Now, when I think back on the fear that governed all my reactions during those first six years after Ryan told us he was gay, I cringe as I realize how foolish I was. I was afraid of all the wrong things. And I grieve, not only for my oldest son, whom I will miss every day for the rest of my life, but for the mistakes I made. I grieve for what could have been, had we been walking by faith instead of by fear. Now, whenever Rob and I join our gay friends for an evening, I think about how much I would love to be visiting with Ryan and his partner over dinner. But instead, we visit Ryan's gravestone.

We weep. We seek Heaven for grace and mercy and redemption as we try not to get better but to be better. And we pray that God can somehow use our story to help other parents learn to truly love their children.
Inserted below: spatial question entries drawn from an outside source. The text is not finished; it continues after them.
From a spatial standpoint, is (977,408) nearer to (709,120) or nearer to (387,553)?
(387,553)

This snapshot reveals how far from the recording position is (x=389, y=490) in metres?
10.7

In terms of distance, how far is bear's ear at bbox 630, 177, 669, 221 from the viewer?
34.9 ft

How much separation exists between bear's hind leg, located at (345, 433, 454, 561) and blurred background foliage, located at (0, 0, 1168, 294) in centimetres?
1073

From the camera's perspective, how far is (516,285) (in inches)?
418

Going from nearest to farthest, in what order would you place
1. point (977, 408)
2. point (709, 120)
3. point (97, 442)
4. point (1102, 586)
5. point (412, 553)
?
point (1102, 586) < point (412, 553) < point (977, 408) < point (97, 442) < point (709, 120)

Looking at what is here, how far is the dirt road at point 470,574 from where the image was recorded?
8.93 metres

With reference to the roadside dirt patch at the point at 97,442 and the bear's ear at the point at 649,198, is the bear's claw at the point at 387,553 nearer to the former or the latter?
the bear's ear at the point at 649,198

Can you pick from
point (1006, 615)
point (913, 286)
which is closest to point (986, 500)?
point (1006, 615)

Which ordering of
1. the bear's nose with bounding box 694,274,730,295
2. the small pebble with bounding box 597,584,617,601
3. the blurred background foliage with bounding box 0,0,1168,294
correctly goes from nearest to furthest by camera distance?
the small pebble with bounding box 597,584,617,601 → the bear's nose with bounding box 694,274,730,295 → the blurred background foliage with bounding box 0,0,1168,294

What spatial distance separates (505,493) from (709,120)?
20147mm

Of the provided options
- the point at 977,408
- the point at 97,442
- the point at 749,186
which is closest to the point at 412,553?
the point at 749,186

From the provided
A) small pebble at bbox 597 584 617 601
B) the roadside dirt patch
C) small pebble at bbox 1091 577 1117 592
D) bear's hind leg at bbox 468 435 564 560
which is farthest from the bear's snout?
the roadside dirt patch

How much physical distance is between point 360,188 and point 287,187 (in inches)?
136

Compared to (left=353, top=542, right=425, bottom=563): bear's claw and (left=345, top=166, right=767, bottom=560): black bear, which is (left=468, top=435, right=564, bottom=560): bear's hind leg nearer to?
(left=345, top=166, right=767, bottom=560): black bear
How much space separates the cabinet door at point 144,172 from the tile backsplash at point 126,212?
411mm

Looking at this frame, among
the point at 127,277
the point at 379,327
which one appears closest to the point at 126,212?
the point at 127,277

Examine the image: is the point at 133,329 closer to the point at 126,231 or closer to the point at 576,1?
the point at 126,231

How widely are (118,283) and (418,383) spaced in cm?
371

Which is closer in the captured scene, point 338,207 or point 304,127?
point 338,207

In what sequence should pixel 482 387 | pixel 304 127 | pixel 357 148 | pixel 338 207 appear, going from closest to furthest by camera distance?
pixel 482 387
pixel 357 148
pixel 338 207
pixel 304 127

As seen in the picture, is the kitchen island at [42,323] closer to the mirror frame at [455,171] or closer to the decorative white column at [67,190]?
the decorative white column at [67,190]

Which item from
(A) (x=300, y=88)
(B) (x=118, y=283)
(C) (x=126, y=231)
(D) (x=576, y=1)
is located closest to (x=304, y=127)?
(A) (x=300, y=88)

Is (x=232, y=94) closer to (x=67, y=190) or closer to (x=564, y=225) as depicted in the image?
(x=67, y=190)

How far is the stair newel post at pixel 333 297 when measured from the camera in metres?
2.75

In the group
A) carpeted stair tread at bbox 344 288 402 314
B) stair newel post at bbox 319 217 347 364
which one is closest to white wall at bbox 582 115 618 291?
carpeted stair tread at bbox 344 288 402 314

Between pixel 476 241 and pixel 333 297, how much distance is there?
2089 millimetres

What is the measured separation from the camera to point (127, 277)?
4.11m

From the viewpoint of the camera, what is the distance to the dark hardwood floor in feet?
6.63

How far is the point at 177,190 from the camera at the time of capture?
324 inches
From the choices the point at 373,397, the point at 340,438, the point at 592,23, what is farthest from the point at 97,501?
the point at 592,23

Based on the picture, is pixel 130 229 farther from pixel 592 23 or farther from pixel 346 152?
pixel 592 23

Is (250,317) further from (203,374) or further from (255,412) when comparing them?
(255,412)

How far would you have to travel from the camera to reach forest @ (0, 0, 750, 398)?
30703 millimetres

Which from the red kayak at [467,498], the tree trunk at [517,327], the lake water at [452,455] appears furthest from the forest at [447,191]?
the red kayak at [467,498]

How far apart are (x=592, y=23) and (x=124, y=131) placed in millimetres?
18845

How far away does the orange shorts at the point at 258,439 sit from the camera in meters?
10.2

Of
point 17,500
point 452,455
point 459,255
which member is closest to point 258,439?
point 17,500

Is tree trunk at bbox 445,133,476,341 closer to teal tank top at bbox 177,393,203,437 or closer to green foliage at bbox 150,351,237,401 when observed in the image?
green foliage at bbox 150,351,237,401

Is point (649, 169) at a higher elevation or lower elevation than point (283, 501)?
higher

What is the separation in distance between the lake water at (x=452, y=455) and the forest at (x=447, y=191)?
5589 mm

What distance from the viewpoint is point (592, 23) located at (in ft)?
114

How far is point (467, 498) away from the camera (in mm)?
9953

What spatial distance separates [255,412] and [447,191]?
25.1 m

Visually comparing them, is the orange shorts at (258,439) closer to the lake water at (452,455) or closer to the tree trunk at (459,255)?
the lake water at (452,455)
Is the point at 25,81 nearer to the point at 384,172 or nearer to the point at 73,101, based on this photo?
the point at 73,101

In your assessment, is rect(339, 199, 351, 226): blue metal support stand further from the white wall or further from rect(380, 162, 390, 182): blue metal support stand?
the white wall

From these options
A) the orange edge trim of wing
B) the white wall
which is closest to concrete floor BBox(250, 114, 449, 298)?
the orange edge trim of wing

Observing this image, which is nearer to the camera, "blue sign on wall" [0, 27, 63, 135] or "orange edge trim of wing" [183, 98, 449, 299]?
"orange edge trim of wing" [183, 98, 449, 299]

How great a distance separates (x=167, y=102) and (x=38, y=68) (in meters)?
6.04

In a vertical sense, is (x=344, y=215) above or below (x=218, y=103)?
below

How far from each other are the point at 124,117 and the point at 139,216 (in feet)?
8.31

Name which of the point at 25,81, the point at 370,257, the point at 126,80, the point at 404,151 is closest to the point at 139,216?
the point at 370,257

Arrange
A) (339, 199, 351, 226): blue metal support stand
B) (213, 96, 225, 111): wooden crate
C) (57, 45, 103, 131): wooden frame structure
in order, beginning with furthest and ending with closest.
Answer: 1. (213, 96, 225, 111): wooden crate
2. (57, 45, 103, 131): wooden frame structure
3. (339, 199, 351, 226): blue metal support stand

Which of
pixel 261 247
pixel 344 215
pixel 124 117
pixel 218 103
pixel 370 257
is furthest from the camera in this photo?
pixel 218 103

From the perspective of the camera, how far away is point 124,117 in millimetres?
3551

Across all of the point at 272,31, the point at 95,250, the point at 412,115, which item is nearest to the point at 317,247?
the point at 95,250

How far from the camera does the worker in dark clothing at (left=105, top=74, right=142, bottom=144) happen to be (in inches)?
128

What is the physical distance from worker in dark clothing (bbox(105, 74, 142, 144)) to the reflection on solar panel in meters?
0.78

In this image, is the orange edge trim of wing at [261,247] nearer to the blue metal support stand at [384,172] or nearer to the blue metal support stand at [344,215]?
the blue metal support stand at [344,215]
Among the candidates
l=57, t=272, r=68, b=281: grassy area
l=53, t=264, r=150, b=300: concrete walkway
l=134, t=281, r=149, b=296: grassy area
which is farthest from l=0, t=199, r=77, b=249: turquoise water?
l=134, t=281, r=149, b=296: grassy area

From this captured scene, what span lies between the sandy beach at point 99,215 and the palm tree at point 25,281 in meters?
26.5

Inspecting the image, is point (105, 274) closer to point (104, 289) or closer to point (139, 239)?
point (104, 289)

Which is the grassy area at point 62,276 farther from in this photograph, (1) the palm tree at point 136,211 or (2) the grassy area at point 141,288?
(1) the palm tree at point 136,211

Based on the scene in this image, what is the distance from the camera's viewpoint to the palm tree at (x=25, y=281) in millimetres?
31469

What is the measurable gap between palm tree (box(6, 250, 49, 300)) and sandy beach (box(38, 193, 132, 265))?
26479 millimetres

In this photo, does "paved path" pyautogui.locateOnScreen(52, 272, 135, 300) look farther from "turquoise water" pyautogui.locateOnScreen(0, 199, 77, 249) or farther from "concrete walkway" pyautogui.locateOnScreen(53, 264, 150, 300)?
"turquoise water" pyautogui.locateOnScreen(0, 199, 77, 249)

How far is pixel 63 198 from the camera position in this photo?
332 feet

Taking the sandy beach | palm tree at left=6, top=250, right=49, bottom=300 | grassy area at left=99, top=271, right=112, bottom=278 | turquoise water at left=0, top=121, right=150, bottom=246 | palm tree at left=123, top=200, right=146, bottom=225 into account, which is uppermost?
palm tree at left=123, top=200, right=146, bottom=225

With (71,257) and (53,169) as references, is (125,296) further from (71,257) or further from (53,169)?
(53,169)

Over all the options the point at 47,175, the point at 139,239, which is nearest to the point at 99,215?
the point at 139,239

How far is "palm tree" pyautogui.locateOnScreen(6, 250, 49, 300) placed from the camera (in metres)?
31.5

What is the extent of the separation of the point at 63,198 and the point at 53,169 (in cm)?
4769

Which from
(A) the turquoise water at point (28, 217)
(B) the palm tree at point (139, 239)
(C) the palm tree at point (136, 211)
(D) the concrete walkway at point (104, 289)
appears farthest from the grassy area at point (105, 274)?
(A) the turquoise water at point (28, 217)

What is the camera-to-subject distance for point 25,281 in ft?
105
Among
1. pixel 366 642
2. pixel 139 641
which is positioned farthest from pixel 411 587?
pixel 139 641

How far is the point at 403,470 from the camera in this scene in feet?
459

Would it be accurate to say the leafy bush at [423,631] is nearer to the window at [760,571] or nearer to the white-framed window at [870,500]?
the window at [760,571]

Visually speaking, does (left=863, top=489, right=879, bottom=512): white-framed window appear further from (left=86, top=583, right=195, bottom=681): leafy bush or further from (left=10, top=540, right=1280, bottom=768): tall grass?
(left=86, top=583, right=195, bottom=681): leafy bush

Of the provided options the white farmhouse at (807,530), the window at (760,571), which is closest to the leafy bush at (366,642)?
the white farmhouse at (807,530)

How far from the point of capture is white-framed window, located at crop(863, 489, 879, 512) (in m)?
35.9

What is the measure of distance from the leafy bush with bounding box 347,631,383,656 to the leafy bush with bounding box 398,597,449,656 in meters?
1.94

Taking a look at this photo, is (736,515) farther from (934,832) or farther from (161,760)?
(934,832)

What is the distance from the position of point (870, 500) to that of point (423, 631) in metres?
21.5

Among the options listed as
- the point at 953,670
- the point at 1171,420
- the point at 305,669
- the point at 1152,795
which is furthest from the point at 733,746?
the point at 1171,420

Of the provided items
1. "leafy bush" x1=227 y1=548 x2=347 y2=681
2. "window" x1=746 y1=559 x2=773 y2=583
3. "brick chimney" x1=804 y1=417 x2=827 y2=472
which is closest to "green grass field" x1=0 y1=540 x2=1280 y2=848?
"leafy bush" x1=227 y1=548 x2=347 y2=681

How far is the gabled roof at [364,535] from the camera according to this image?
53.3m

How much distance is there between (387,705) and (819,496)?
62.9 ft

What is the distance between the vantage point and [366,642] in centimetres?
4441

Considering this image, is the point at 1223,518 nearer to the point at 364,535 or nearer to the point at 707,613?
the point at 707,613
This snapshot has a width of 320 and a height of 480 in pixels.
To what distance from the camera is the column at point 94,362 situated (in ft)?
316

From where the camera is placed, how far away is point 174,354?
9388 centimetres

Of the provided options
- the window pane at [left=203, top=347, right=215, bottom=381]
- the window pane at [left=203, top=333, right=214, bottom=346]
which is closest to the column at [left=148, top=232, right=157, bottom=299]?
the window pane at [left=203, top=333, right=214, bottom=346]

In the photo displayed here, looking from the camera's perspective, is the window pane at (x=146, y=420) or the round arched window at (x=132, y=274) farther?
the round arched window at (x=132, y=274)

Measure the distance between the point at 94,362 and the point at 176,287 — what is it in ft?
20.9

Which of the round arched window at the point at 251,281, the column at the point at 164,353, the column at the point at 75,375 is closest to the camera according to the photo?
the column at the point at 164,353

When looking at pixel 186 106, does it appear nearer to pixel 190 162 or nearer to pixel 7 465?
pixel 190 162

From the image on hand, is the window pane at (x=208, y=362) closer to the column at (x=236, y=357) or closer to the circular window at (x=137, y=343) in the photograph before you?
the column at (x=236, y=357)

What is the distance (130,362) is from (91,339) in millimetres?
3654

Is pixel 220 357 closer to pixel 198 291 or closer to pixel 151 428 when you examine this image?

Just because they breathe.

What is so troubling about this story is that Ryan's torment and ultimate death is not unique.  I lived with self-hate for years and only got over it when I opened my eyes and realized that all of the teachings I had received from the Catholic Church on sexuality were lies promulgated by morally bankrupt men who were little better than criminals given the cover ups exposed when the sex abuse scandal exploded in Boston.  Unlike Ryan, I had parents who never wavered in their support of me and who welcomed my boyfriends with open arms. Unfortunately, many LGBT individuals never get over the brainwashing and self-hate.  Two friends ultimately killed themselves and another became a debilitated alcoholic.  All because their families could not let go of ignorance and myths derived from Bronze Age nomads.

Again, the irony is that the Christofascists claim that gays and gay marriage threaten marriage and the family, yet is they themselves who constitute the larger threat.  Gays don't advocate for the rejection of family members, whereas the Christofascists do.  They have so much blood on their hands.  They are evil.

1 comment:

Tempest Nightingale LeTrope said...

Jesus was a kind and tolerant soul who accepted people. I don't understand the Christian hate and intolerance, which is why I left the church many years ago.